* **TO BE DONE**
1. Answer these questions using the Excel data analysis excerpt.
(a) Which product did the author begin using in 1989, and from which company?
(b) What kind of tool does the MIS Department often purchase and hand to the user community?
(c) At the total line, what were the only two choices for the gross profit percentage?
2. Extract the lines of the entries that start at the line containing "this 1372×885 image." and end at the line containing "crumpled bumper [64, 378, 752, 608]". Copy them unchanged.

* **PROVIDED TEXT**
--- Begin ---
Read an Excerpt
Guerilla Data Analysis Using Microsoft Excel
By Bill Jelen, Anne Troy, Linda DeLonais
Holy Macro! BooksCopyright © 2002 Bill Jelen
All rights reserved.
In the trenches
Mainframe data is never perfect. There is a long backlog for requests at the average IT Department. Because we cannot get information in a timely manner from the IT guys, the user departments have to take things into their own hands.
The MIS Department is a willing ally in this regard. Realizing that they are understaffed, they will often purchase a 4th GL reporting tool and foist that on the user community in the hope that some users can "serve themselves" and run their own reports.
I began using a product called EZIQ from Pansophic in 1989. Fourth GL was just coming to the forefront, and this product had numerous problems. It was possible to group by customer number and sum twenty fields, but if you wanted the customer name as well, the detailed version of the report was cumbersome and hard to read. You could calculate a gross profit percentage on the detail lines, but at the total line, your only choices were to sum or average the gross profit percentage from the detail lines. If you are reading this book, I don't have to tell you that neither option makes sense.
--- End ---
* **EXERCISE MATERIAL**
--- Begin ---
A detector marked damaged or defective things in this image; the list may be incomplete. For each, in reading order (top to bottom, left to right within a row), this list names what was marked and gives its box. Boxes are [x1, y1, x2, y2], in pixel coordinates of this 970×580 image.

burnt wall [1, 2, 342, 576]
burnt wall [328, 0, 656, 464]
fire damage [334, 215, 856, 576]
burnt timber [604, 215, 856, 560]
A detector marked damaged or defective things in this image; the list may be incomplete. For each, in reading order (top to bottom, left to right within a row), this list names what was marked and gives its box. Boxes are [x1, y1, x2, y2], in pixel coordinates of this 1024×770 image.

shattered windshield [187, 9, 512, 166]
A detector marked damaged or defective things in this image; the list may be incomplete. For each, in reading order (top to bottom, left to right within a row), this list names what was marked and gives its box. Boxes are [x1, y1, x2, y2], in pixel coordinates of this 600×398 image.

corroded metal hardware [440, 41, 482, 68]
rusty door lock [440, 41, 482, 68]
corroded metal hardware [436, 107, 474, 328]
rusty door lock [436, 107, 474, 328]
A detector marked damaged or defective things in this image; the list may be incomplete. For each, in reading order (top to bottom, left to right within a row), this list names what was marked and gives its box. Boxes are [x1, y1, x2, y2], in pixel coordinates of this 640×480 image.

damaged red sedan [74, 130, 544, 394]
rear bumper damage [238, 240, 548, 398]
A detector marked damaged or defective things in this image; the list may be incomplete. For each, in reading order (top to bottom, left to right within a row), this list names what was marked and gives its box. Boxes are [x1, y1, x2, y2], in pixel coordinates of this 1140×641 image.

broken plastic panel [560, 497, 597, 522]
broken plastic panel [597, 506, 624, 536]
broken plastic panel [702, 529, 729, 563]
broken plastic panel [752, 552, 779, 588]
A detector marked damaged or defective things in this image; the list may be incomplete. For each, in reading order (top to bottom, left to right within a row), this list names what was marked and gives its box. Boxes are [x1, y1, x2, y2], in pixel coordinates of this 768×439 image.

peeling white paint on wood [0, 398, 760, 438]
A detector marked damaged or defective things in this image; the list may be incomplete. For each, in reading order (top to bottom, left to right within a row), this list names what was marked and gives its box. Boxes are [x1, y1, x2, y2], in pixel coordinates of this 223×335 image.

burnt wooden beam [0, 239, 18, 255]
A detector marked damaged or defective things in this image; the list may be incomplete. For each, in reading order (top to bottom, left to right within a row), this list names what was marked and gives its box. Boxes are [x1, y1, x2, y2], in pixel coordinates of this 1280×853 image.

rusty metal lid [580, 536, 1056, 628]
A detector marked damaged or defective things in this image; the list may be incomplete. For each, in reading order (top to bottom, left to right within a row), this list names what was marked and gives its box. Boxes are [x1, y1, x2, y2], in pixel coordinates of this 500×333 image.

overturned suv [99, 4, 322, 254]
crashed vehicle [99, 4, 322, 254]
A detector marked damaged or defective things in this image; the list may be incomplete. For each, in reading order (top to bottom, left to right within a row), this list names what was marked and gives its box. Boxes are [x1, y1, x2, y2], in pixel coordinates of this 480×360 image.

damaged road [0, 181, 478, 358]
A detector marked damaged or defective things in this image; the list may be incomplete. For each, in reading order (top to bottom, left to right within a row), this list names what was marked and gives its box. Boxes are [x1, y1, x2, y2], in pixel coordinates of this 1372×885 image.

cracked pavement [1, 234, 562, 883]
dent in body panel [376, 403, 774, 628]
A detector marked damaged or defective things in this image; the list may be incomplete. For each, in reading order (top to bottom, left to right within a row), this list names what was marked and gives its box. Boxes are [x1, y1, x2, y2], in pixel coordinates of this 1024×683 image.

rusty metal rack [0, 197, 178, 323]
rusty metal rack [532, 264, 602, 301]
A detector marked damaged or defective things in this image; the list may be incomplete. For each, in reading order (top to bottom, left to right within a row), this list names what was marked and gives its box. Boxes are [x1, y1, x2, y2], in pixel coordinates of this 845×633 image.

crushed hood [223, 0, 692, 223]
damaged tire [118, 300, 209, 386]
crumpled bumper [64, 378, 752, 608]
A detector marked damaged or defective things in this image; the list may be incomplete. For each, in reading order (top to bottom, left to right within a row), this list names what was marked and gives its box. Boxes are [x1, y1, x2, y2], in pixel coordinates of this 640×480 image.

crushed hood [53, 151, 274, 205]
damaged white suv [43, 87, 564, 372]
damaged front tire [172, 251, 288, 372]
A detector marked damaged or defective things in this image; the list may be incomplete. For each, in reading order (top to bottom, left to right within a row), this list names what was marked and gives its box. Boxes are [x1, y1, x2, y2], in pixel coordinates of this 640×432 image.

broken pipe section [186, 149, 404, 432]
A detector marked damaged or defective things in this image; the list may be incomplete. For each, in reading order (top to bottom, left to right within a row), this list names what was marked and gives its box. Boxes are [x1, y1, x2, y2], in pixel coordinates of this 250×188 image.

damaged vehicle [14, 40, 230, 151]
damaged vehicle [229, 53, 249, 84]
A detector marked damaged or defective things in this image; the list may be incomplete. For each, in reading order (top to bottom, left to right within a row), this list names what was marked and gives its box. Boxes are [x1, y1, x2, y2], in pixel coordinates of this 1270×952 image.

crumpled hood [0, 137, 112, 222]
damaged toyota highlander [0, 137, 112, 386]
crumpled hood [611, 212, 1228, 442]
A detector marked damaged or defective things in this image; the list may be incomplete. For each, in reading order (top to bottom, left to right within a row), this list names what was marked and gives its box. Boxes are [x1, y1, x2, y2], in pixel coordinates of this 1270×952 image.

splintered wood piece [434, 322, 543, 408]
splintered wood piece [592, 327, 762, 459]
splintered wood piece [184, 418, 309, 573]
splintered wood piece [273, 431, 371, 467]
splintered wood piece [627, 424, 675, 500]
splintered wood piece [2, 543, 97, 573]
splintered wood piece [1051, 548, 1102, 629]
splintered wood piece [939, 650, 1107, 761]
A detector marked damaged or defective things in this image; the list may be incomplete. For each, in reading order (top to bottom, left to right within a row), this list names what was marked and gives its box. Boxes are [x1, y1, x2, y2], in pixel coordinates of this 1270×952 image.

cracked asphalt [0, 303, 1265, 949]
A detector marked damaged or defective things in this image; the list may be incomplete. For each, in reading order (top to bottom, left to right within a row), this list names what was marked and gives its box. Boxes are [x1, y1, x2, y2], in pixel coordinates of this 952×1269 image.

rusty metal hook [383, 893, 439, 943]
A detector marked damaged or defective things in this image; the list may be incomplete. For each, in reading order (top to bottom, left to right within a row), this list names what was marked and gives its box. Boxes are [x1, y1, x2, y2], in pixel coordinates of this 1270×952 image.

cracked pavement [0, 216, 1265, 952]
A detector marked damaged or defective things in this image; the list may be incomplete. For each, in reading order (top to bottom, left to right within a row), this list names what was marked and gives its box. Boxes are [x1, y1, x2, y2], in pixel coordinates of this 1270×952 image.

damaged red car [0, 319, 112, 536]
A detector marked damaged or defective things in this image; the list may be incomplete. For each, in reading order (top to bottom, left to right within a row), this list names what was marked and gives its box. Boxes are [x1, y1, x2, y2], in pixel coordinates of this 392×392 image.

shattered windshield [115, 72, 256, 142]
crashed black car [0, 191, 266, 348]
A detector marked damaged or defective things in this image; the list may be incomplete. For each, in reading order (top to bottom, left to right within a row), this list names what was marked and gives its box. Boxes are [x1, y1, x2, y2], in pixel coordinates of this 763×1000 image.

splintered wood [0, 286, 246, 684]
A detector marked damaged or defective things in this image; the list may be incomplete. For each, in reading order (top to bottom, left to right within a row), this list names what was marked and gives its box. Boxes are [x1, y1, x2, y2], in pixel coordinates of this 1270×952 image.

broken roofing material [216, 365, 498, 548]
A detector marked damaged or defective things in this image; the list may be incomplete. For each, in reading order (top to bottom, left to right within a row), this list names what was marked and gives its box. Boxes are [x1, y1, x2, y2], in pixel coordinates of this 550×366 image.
--- End ---
* **ANSWERS GIVEN**
1.
(a) EZIQ, from Pansophic.
(b) A 4th GL reporting tool.
(c) To sum or to average the gross profit percentage from the detail lines.

2.
A detector marked damaged or defective things in this image; the list may be incomplete. For each, in reading order (top to bottom, left to right within a row), this list names what was marked and gives its box. Boxes are [x1, y1, x2, y2], in pixel coordinates of this 1372×885 image.

cracked pavement [1, 234, 562, 883]
dent in body panel [376, 403, 774, 628]
A detector marked damaged or defective things in this image; the list may be incomplete. For each, in reading order (top to bottom, left to right within a row), this list names what was marked and gives its box. Boxes are [x1, y1, x2, y2], in pixel coordinates of this 1024×683 image.

rusty metal rack [0, 197, 178, 323]
rusty metal rack [532, 264, 602, 301]
A detector marked damaged or defective things in this image; the list may be incomplete. For each, in reading order (top to bottom, left to right within a row), this list names what was marked and gives its box. Boxes are [x1, y1, x2, y2], in pixel coordinates of this 845×633 image.

crushed hood [223, 0, 692, 223]
damaged tire [118, 300, 209, 386]
crumpled bumper [64, 378, 752, 608]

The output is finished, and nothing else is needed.